グソクムズ、田中ヤコブ、えんぷてい……最後まで言葉とサウンドに耳を傾けたい、懐かしくも新しい日本語ポップス
音楽を広く届ける手段として楽しい振り付けや短い秒数で切り取ってもわかるキャッチーさが必須要素となりつつある昨今。その一方で、歌詞の表現力や情景描写を強みとした丁寧な日本語ポップスを生み出すバンドやシンガーも着実に注目を集めつつある。普遍的な懐かしさとともに、むしろ新しさすら感じるアーティストたちを本稿では紹介していきたい。

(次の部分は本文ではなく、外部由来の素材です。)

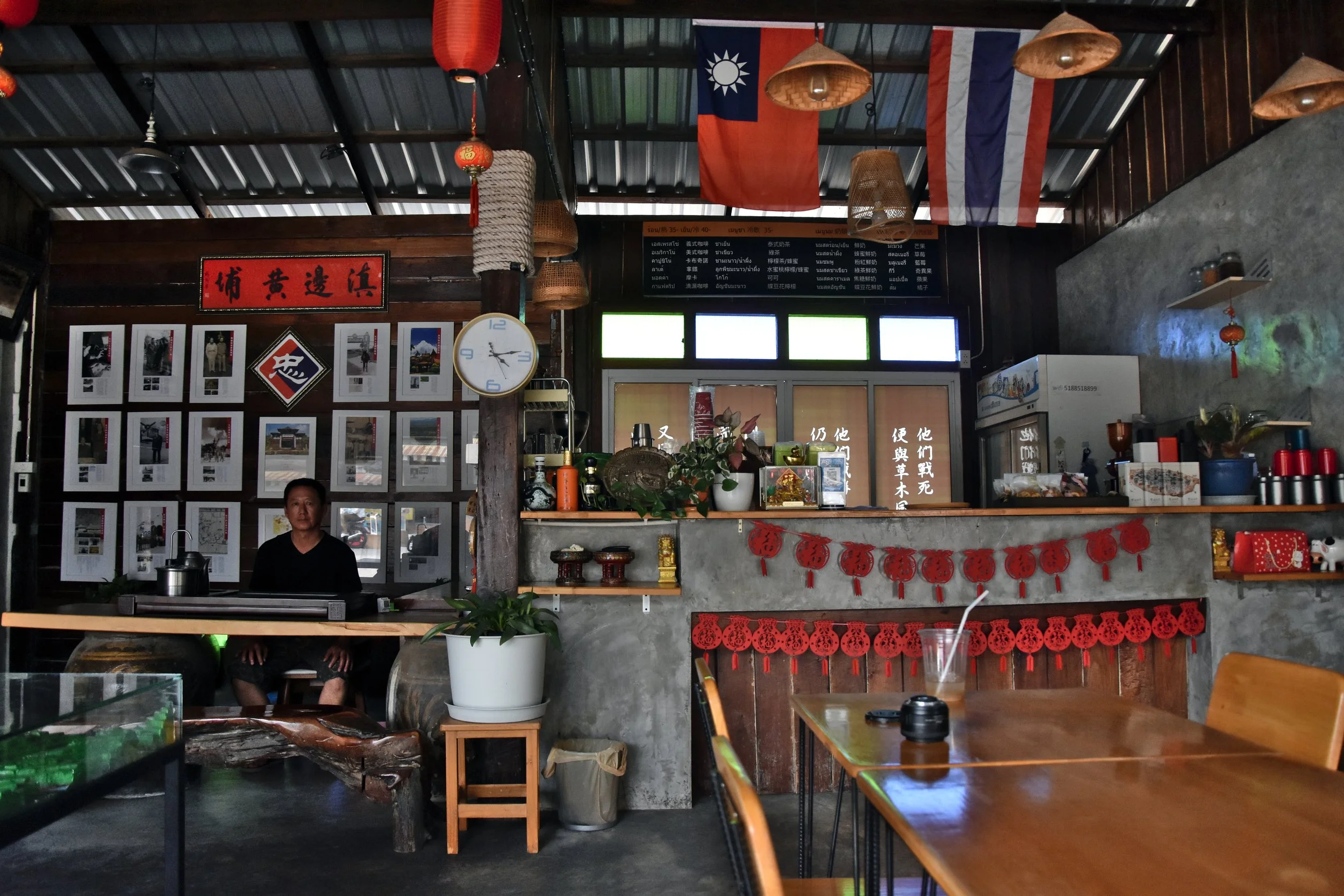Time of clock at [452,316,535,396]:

2014年に結成されたグソクムズは温かな詩情が漂う楽曲を得意とするロックバンドだ。2022年12月リリースの2ndアルバム『陽気な休日』ではメンバー全員が作詞作曲に参加し、多彩な表現で日本語ポップスを追求した。どの楽曲もリスナーの記憶をくすぐるような歌詞ばかり。90’s J-POPのフレーバーが漂う「冬のささやき」では〈吐いた息は空に吸い込まれて/広がる辺りは魔法がかかる〉と歌い、フォーキーな切なさが薫る「夢にならないように」では〈夏の終わりは いつでも/生温い感度で 風めく〉と一節目から綴る。日々の景色や季節の匂いを鮮やかに言語化する、見事なソングライターが揃ったバンドだ。

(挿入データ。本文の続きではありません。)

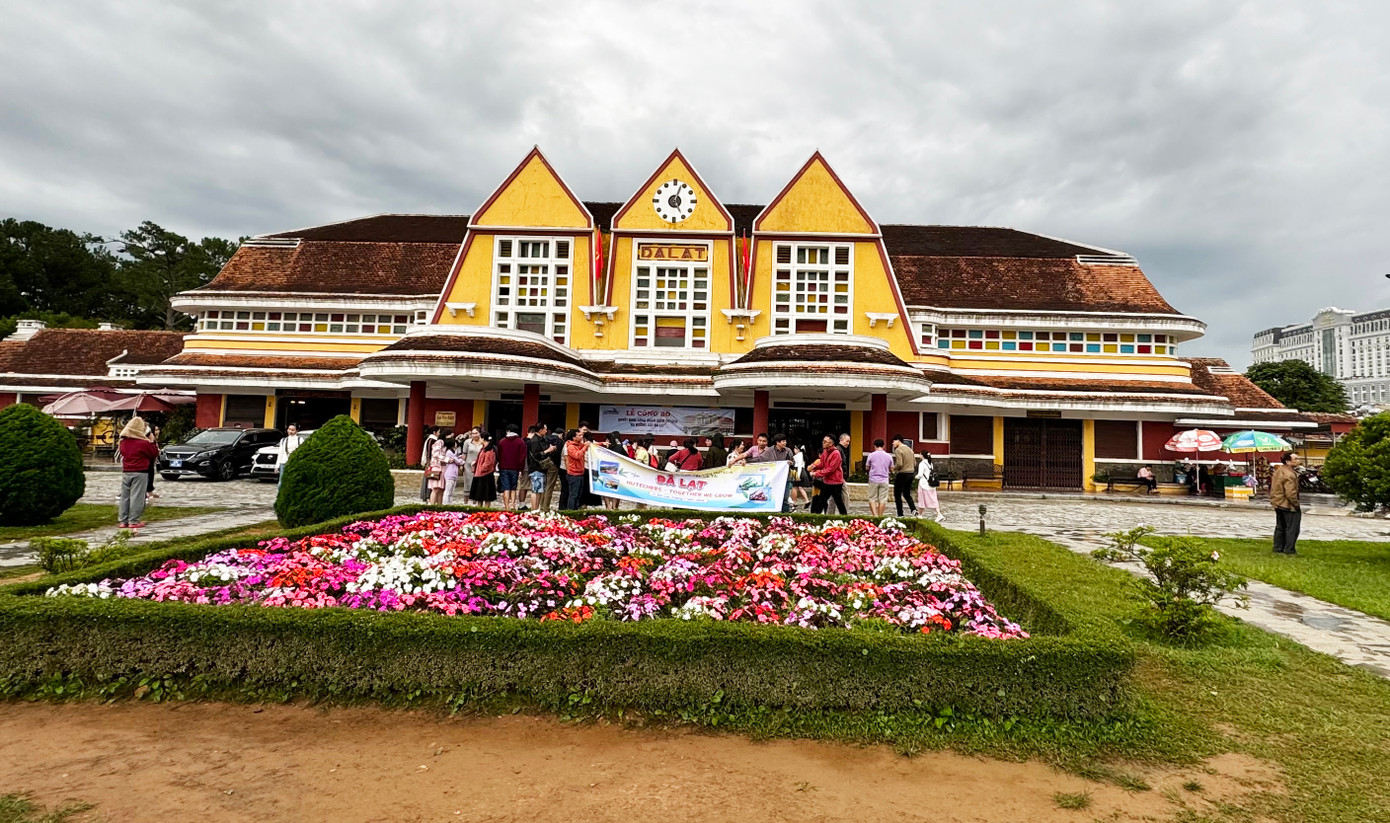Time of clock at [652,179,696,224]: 5:03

田中ヤコブはバンド・家主のメンバーとしても活動するシンガー。音源ではほぼ全ての楽器演奏を1人で手がけており、2022年12月リリースの3rdアルバム『IN NEUTRAL』ではパーソナルな日々の感情が個性的な日本語表現で歌に乗せられている。詫びしいアコギの音色で〈楽しいことが続いたら 悲しいことが起こってしまいそう〉と嘆く「sadness fanclub」もあれば、家主の楽曲で聴かせるような激しいギターソロが唸るエネルギッシュな「サイクルズ」もある。気分が昂る日もあれば、妙に不安な時もある、そんな気分の揺れをユーモラスな言葉で綴っており、じんわり心に効く歌をくれるシンガーだ。